--- Begin EXCERPTED PASSAGE ---

In 2008, the Oakland Athletics called up rookie reliever Brad Ziegler. Despite a fastball averaging 85 miles per hour, he found great success in the major leagues. After setting a record with 39 consecutive scoreless innings to start his career, Ziegler finished his 11 years with a 2.75 ERA. How he achieved such success despite a lack of velocity is clear when you look at his mechanics.
He would lean over, let his hips sink into his legs, and whip the ball out at a submarine arm angle. It is easy to see he had one of the lowest release points in the MLB. One result of such an absurd arm angle is that all his pitches’ axes had been shifted from what would be expected out of a normal arm slot. As shown by the spin axes in the video (via BallR, from the catcher’s perspective), his fastball had topspin and his slider had significant backspin. This made all of Ziegler’s pitches outliers relative to what major league hitters usually face. He may not have had the most electric stuff, but his ability to make batters uncomfortable is what made him one of the most effective relief pitchers over the past decade.

--- End EXCERPTED PASSAGE ---

REQUIRED WORK |
(A) Please rewrite the records from their start through the line containing "3. point (42, 30)", inclusive, swapping "scene" for "view" and leaving everything else unchanged. Omit the pictures.
(B) Pick up the piece on Brad Ziegler's pitching where it stops and continue it.

--- Begin DATA RECORDS ---

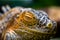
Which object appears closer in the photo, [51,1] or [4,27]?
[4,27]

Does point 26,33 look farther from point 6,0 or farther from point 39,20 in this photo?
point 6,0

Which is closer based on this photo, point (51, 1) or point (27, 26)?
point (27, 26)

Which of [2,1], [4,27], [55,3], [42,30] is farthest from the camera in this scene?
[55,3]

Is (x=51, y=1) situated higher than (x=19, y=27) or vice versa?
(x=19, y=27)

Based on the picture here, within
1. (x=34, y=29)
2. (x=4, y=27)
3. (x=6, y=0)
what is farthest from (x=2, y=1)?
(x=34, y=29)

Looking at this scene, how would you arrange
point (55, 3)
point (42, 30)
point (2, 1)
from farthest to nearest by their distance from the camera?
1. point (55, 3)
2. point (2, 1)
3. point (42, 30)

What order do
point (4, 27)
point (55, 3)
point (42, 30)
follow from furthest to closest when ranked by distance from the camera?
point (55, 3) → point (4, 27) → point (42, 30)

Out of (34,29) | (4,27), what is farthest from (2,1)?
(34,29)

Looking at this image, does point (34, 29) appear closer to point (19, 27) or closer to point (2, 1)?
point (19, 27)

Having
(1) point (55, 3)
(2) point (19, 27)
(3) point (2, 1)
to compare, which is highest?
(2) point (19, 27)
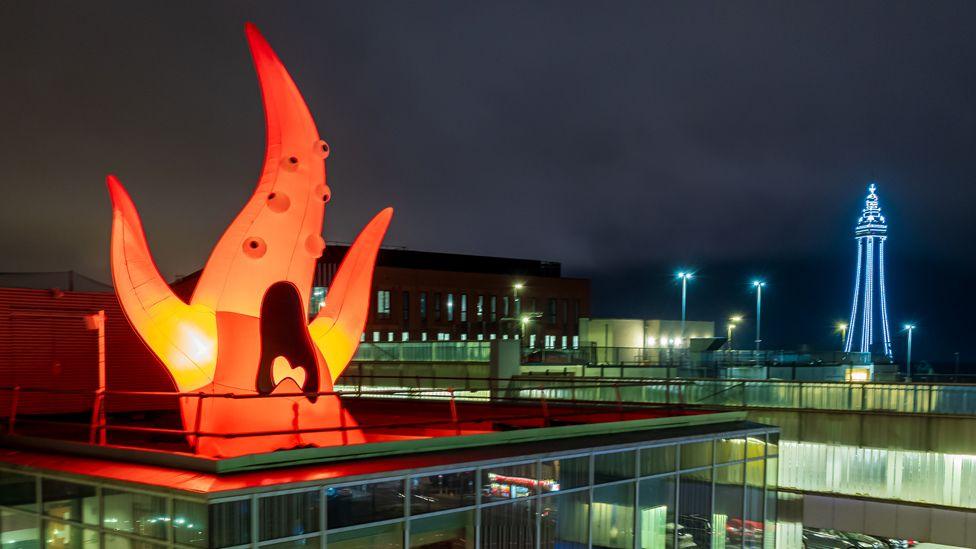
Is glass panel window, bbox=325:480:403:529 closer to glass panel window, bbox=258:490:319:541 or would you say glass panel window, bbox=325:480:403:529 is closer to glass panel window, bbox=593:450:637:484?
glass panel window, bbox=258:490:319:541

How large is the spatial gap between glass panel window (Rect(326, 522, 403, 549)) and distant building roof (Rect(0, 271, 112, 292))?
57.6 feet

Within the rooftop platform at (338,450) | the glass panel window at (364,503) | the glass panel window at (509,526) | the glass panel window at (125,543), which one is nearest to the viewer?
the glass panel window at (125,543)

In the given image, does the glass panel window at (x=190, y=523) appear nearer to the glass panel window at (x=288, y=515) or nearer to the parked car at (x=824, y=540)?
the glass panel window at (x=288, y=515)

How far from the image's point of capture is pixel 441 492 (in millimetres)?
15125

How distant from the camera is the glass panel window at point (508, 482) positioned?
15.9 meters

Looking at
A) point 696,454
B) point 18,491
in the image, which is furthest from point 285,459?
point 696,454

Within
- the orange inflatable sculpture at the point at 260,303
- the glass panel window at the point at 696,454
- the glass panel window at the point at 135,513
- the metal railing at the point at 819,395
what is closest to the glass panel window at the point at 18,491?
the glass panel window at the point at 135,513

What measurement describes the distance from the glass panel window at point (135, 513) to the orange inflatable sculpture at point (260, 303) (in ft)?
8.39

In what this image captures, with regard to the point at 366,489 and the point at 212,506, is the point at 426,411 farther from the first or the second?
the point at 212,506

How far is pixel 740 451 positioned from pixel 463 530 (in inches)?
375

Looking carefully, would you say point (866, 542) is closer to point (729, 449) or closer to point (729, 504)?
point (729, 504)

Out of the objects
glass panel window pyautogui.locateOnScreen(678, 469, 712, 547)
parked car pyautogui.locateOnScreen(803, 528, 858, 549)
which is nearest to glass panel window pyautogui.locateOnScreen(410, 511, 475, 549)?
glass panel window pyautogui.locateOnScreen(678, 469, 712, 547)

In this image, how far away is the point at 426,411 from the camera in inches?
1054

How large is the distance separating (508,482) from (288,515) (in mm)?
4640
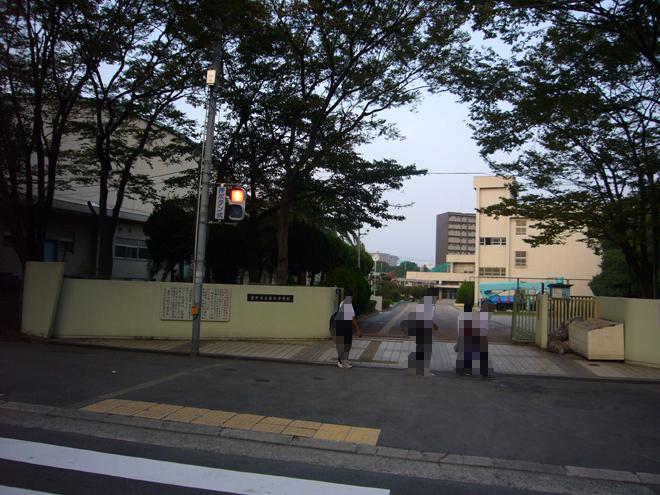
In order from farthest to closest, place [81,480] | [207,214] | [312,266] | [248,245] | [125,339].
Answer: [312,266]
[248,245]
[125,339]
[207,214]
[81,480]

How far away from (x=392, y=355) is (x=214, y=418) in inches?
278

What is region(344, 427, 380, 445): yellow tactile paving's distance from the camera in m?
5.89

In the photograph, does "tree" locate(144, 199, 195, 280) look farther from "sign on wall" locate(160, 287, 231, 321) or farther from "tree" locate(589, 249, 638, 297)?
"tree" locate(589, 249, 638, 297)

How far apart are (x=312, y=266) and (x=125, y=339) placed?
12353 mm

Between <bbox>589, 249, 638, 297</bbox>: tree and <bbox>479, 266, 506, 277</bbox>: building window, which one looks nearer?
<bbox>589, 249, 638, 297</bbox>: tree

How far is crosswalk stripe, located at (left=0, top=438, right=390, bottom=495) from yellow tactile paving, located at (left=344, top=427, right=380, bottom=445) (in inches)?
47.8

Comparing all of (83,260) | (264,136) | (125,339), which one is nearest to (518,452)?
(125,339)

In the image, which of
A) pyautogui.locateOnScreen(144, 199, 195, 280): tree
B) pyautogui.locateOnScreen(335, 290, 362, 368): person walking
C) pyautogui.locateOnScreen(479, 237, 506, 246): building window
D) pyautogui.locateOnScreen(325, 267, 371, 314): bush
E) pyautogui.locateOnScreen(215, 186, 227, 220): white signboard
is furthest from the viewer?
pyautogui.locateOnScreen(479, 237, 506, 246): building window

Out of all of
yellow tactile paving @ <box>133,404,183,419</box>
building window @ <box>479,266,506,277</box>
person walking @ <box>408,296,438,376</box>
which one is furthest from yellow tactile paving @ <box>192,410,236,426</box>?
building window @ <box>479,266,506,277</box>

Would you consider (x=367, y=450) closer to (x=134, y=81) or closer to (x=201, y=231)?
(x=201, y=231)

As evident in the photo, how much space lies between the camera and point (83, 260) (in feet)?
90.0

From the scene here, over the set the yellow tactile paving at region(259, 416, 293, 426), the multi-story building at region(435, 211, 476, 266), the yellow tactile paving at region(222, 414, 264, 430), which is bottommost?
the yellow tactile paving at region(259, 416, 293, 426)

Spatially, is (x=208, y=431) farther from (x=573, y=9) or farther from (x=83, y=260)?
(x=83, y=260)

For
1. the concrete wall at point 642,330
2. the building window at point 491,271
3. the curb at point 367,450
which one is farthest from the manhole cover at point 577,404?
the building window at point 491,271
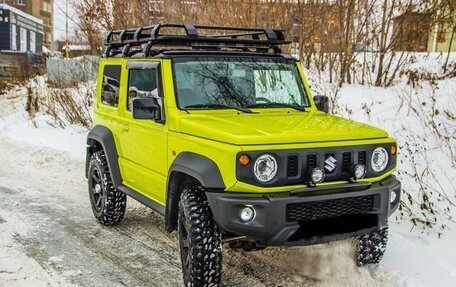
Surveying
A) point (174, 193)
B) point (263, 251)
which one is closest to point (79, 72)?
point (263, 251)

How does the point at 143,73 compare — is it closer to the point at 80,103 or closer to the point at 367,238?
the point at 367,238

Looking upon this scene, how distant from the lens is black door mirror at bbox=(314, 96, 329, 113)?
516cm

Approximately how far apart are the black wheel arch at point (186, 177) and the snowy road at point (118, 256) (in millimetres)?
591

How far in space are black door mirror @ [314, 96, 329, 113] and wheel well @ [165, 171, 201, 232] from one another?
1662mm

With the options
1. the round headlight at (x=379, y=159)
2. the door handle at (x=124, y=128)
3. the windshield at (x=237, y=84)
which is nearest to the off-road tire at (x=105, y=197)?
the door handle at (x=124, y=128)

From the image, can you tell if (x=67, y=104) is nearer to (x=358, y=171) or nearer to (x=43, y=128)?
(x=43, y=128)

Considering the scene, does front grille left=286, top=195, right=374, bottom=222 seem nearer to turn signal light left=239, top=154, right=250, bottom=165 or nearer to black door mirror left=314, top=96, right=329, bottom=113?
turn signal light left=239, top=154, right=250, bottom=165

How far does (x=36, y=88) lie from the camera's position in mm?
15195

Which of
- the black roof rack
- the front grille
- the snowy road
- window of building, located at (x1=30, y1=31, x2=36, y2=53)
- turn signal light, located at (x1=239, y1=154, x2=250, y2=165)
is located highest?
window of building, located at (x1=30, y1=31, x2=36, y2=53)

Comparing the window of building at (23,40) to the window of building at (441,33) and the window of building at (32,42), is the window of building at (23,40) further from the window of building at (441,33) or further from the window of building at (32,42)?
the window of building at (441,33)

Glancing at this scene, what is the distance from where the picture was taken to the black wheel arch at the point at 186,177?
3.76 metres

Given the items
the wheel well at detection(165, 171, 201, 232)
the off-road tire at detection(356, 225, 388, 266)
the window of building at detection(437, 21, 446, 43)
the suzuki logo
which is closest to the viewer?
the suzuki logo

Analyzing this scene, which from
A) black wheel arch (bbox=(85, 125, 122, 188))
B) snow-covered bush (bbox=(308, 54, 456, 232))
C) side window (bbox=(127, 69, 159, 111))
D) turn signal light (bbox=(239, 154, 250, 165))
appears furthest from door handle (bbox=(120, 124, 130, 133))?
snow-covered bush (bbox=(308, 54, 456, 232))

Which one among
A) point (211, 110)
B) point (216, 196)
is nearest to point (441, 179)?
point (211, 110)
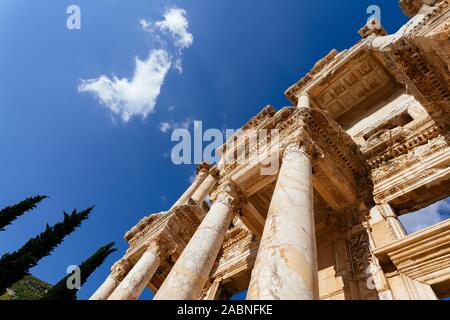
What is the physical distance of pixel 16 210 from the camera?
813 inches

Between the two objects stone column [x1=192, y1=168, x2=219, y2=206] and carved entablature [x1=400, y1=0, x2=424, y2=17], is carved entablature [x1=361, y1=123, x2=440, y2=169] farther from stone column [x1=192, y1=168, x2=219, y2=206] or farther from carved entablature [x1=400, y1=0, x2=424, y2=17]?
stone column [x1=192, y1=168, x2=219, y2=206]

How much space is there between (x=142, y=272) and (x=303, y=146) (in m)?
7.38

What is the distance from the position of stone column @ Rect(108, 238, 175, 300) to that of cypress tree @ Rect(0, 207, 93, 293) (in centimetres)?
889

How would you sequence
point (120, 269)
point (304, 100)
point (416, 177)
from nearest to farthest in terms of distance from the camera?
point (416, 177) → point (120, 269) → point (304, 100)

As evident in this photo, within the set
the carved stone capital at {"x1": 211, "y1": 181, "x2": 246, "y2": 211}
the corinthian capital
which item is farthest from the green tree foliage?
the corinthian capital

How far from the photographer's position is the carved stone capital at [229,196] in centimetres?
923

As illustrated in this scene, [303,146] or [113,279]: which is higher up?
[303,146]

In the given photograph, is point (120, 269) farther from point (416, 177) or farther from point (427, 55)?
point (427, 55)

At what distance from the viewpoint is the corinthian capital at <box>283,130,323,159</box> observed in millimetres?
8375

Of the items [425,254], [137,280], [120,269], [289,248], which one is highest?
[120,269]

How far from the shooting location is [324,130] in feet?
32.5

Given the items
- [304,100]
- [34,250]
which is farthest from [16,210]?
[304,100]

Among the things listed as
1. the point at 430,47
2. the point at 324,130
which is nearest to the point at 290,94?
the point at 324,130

--- End DATA RECORDS ---

RESULTS IN ORDER |
(A)
Which object appears closer in the photo, [51,1] or [4,27]?
[4,27]

Does point 26,33 look farther from point 6,0 or farther from point 39,20 in this photo?
point 6,0

Which is closer based on this photo, point (51, 1) or point (27, 26)?
point (27, 26)

Which of [2,1], [4,27], [55,3], [42,30] is farthest from the camera in this view?
[55,3]

Is (x=51, y=1) situated higher than (x=19, y=27) or vice versa?
(x=19, y=27)

Based on the picture here, within
1. (x=34, y=29)
2. (x=4, y=27)
3. (x=6, y=0)
what is farthest from (x=2, y=1)?
(x=34, y=29)

Looking at this view, how would you arrange
point (55, 3)
point (42, 30)
point (2, 1)
from farthest to nearest by their distance from the camera?
1. point (55, 3)
2. point (2, 1)
3. point (42, 30)

(B)
What makes Tyler Glasnow’s release point special is far harder to spot from the standard centerfield camera angle. At six foot eight with an athletic delivery, he releases the ball closer to batters than anyone in the major leagues. While arm angles affect the spin axes of the pitches coming out – vertical arm angles create more topspin/backspin, horizontal arm angles create more sidespin – a pitcher’s extension influences pitches’ “effective velocity”. In short, batters only have so much time to react to an incoming pitch; the closer the ball starts to the plate, the less time the batter has. So as hard as it would usually be to hit Tyler Glasnow’s stuff, each one of his pitches are effectively faster than the radar gun would indicate.
The three dimensional release point of a pitch goes a good amount of the way in telling you how a batter perceives the incoming pitches. The horizontal and vertical release points, all else being equal, also affect the angles at which the pitches approach the strike zone. With batters generally tuning their swings for the average incoming angle, we can generally assume abnormality is a plus. Extension intuitively seems more like a one way street. With a high extension meaning higher effective velocities, it is safe to assume pitchers are trying to release the ball as close to home plate as possible. With these assumptions in mind, here is an example metric estimating the quality of a release point.
Based on the contortion exhibited in the video above, release score seems to be doing something right. Max Scherzer, Aroldis Chapman, and Jose Berrios were examples of pitchers with excellent stuff and abnormal release points (all three were 95th percentile or higher). However, the other end of the spectrum had some interesting names too. Brad Hand, Shane Greene, Mike Soroka, and German Marquez were just some of the pitchers with negative release scores. This means along with having unremarkably average X-Z release points, they had poor extensions. They may all have elite stuff/command to compensate, or there may be an unintuitive advantage to the decreased effective velocities.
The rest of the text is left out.